Begin Text segment
Study of mixtures of n-dodecyl-β-d-maltoside with anionic, cationic, and nonionic surfactant in aqueous solutions using surface tension and fluorescence techniques

doi:10.1016/j.jcis.2004.06.045

Journal of Colloid and Interface Science

Volume 278, Issue 2, 15 October 2004, Pages 453-460

https://doi.org/10.1016/j.jcis.2004.06.045 Get rights and content

Abstract

Surfactants of practical interest are invariably mixtures of different types. In this study, mixtures of sugar-based n-dodecyl-β-d-maltoside with cationic dodecyltrimethylammonium bromide, anionic sodium dodecylsulfate, and nonionic pentaethyleneglycol monododecyl ether in solution, with and without supporting electrolyte, have been studied using surface tension and fluorescence spectroscopic techniques. Interaction parameters and mole fraction of components in mixed micelles were calculated using regular solution theory. The magnitude of interactions between n-dodecyl-β-d-maltoside and other surfactants followed the order anionic/nonionic > cationic/nonionic > nonionic/nonionic mixtures. Since all surfactants have the same hydrophobic groups, strengths of interactions are attributed to the structures of hydrophilic headgroups. Electrolyte reduced synergism between n-dodecyl-β-d-maltoside and ionic surfactant due to charge neutralization. Industrial sugar-based surfactant, dodecyl polyglucoside, yielded results similar to that with dodecyl maltoside, implying that tested commercial alkyl polyglucosides are similar to the pure laboratory samples in synergistic interactions with other surfactants. Fluorescence study not only supported the cmc results using tensiometry, but showed that interfaces of all the above mixed micelle/solution interfaces are mildly hydrophobic. Based on these results, an attempt is made to discover the nature of interactions to be a combination of intermolecular potential energies and free energy due to packing of surfactant molecules in micelles.

Introduction

Alkyl polyglucosides have attracted considerable attention recently [1], [2], [3], [4], [5], [6], [7] due to their environmental compatibility [8], [9] and outstanding physical properties such as low surface tension [10] and good electrolyte tolerance [11]. They have been successfully utilized for detergency, cosmetic, agriculture, and enhanced oil recovery applications [9], [10]. However, polydispersity of alkyl polyglucosides has complicated understanding of the relationship between their structures and performance. n-Dodecyl-β-d-maltoside was used as a model substance to represent alkyl polyglucosides in this study.

The micellar size, shape, and aggregation number of dodecyl maltoside have been determined in the past by SANS [12], [13], [14] technique. Other properties such as aggregation [15], adsorption [16], and phase behavior [17], [18], [19] have also been under investigation. Industrial surfactant systems are usually mixtures for economical as well as synergetic reasons. To maximize the beneficial synergistic effects, it is useful to understand interactions among surfactants in mixtures. Holland and Roubingh [20], [21] have developed the regular solution theory (RST) for binary mixtures in solution with basic assumption that the entropy of mixing is zero and only enthalpy change contributes to nonideality. Interaction parameter β was introduced empirically to measure deviation of molecular interactions from ideality [22]. The regular solution theory approach was also extended to monitor the interactions in mixed monolayers at air/aqueous solution interfaces [23], [24].
End Text segment
» **Brief**
From the article on surfactant mixtures, reproduce verbatim the passage between "Introduction" and "in this study.", inclusive.
Begin Source data
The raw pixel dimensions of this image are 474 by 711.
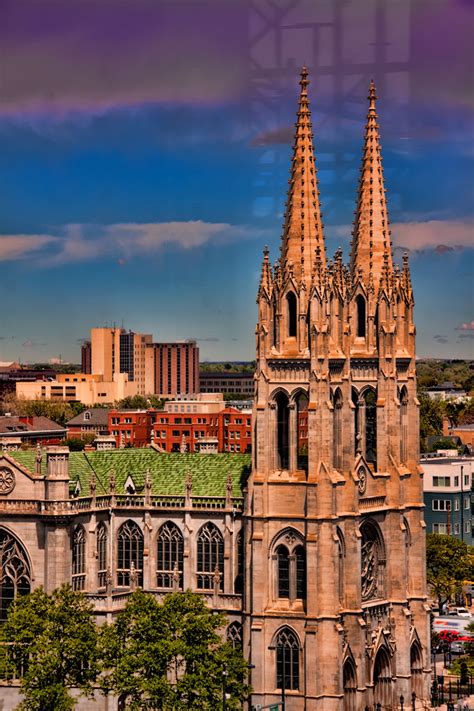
End Source data
» **Task result**
Introduction

Alkyl polyglucosides have attracted considerable attention recently [1], [2], [3], [4], [5], [6], [7] due to their environmental compatibility [8], [9] and outstanding physical properties such as low surface tension [10] and good electrolyte tolerance [11]. They have been successfully utilized for detergency, cosmetic, agriculture, and enhanced oil recovery applications [9], [10]. However, polydispersity of alkyl polyglucosides has complicated understanding of the relationship between their structures and performance. n-Dodecyl-β-d-maltoside was used as a model substance to represent alkyl polyglucosides in this study.